After more thought, I am puzzled why Atmel specifies the formula
v = (Vref/1024)*n
for converting an ADC value, n, to voltage v.
This formula, that I sometimes use, is no better.
v = (Vref/1023)*n
An ideal 10-bit ADC returns the value n for voltages between (Vref/1024)n and Vref/1024)(n+1).
It seems like you should use the average value of voltage for bin n. The formula for the average bin voltage is:
v = (Vref/1024)*(n + 0.5)
The Arduino ADC is anything but ideal so I calibrate it, as above, for accurate measurements.
The problem with calibration is that non-linearity is a ragged function so you can't just do a few measurements to get a good calibration.
I measure the response of the ADC for over 4000 voltages. I use a linear fit to these measurements. This gives very good results for almost all ATmega chips.
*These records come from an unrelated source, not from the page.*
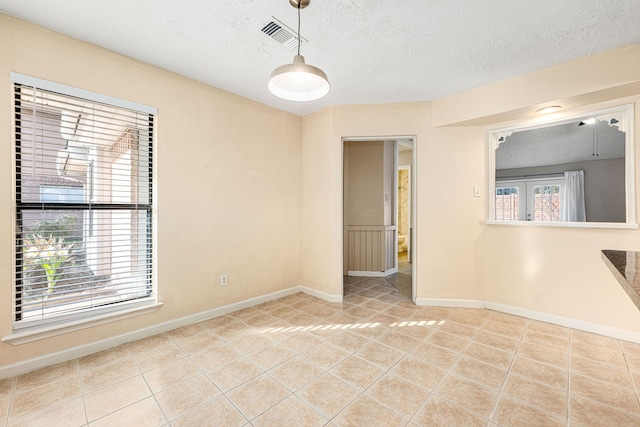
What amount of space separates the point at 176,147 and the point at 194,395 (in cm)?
217

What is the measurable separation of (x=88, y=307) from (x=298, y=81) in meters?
2.48

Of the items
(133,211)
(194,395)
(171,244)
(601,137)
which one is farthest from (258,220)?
(601,137)

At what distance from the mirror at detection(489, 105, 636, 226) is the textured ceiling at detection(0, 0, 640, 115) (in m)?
0.74

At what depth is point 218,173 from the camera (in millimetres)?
3025

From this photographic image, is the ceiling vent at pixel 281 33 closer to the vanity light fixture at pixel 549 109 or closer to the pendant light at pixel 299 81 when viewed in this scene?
the pendant light at pixel 299 81

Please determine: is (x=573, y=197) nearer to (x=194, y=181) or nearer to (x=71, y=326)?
(x=194, y=181)

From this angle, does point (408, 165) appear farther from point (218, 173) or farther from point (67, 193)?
point (67, 193)

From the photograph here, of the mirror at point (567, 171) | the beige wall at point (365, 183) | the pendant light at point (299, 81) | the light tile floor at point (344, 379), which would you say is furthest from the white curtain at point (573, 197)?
the pendant light at point (299, 81)

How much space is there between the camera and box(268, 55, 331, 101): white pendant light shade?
151cm

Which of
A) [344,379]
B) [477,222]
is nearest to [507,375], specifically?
[344,379]

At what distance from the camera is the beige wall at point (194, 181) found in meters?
1.95

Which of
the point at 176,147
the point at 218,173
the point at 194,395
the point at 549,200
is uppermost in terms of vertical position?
the point at 176,147

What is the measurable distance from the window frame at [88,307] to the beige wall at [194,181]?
0.04 metres

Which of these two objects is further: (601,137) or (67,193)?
(601,137)
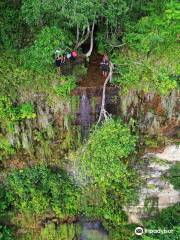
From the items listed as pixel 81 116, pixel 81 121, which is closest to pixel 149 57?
pixel 81 116

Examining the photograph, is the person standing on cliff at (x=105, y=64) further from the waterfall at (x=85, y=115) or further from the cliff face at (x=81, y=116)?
the waterfall at (x=85, y=115)

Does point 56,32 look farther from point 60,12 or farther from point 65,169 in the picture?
point 65,169

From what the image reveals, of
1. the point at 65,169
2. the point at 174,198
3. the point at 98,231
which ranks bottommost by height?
the point at 98,231

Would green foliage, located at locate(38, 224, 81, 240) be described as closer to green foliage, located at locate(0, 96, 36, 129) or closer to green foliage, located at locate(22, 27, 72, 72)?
green foliage, located at locate(0, 96, 36, 129)

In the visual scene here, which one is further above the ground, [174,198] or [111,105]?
[111,105]

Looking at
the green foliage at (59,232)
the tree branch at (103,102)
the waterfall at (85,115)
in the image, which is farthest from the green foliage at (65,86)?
the green foliage at (59,232)

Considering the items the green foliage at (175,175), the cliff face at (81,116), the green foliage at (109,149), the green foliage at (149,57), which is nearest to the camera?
the green foliage at (109,149)

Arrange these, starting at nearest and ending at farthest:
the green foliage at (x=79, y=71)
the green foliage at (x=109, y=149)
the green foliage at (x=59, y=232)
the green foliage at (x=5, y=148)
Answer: the green foliage at (x=109, y=149) → the green foliage at (x=79, y=71) → the green foliage at (x=5, y=148) → the green foliage at (x=59, y=232)

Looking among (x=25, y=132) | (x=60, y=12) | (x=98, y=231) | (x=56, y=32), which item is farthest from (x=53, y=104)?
(x=98, y=231)
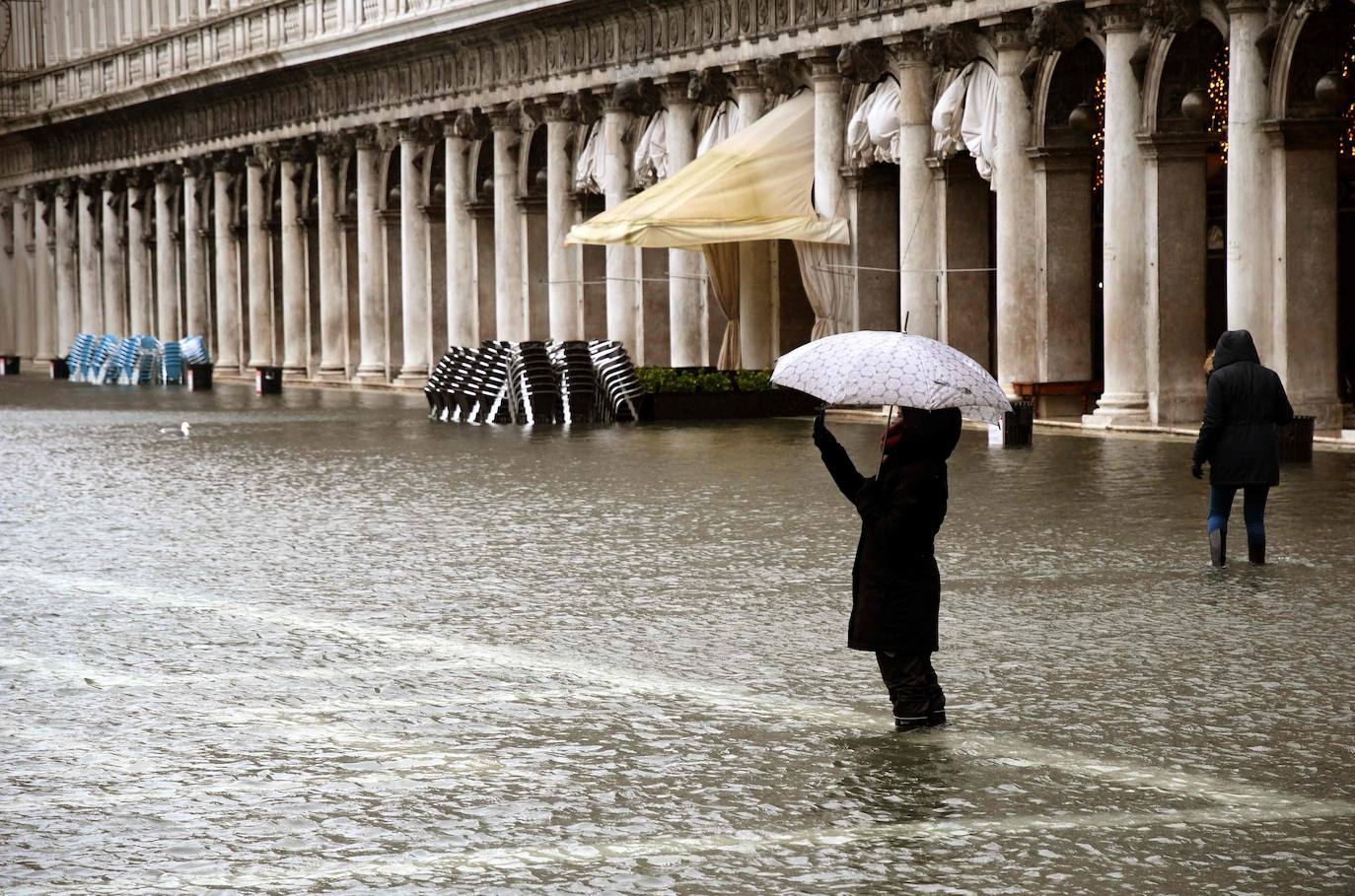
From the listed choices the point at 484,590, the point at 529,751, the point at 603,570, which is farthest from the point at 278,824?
the point at 603,570

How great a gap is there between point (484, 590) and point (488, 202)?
29.9m

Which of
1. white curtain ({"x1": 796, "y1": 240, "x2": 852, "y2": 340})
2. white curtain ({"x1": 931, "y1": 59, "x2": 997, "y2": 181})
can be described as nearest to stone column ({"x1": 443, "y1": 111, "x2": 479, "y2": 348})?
white curtain ({"x1": 796, "y1": 240, "x2": 852, "y2": 340})

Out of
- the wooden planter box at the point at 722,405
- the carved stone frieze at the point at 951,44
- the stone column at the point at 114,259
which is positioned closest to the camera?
the carved stone frieze at the point at 951,44

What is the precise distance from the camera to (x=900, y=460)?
793cm

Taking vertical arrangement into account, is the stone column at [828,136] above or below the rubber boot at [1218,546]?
above

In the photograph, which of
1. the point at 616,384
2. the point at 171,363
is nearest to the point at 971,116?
the point at 616,384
That brings up the question of how can you select the best chip based on a few measurements?
ADC theory articles often show smooth curves for integral non-linearity but for real parts the plot is a very ragged/jagged line. A calibration based on just a few measurements is an improvement but nowhere near optimal.
A comment on the S/H impedance measurements. These measurements should not be relied on for real situations. Stray capacitance becomes a key factor for high impedance sensors.
High impedance sensors are not likely to output high frequency signals so you can improve accuracy by adding a 2-20nf cap between the sensor's analog pin and ground.
When the ADC MUX switches to this pin, the charge in the pin cap will be used to charge the S/H cap. The S/H cap is about 14pf so the S/H voltage will be accurate to 1% if you use a 2nf cap and 0.1% for a 20nf cap.
Of course the best solution is to use a good op-amp and filters to condition the signal from high impedance sensors.